All entries below must be written out verbatim, and the images must be dropped.

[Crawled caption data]

Content starts

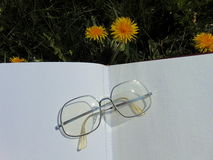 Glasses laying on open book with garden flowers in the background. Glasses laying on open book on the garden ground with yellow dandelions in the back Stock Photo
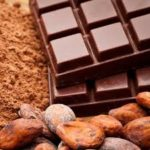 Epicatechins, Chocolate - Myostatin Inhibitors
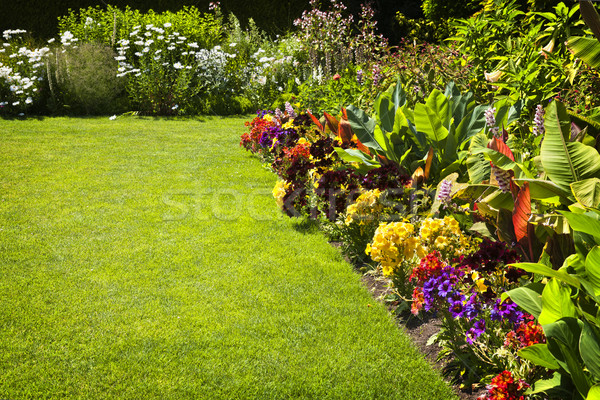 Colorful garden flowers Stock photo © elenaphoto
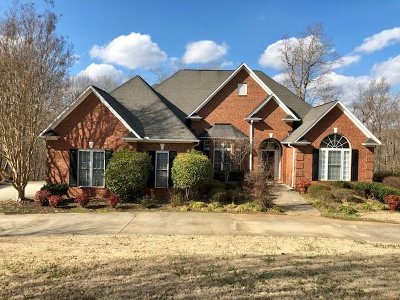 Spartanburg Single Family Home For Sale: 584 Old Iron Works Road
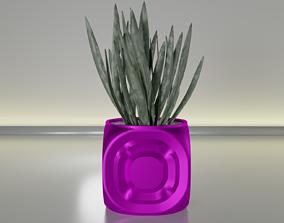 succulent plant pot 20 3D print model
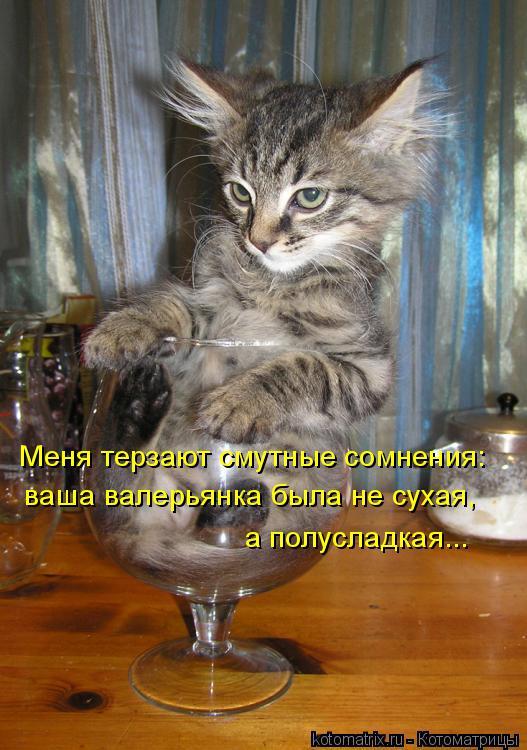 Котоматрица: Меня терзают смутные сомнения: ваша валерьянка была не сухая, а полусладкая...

Content ends

**RESULT**
 Glasses laying on open book with garden flowers in the background. Glasses laying on open book on the garden ground with yellow dandelions in the back Stock Photo
 Epicatechins, Chocolate - Myostatin Inhibitors
 Colorful garden flowers Stock photo © elenaphoto
 Spartanburg Single Family Home For Sale: 584 Old Iron Works Road
 succulent plant pot 20 3D print model
 Котоматрица: Меня терзают смутные сомнения: ваша валерьянка была не сухая, а полусладкая...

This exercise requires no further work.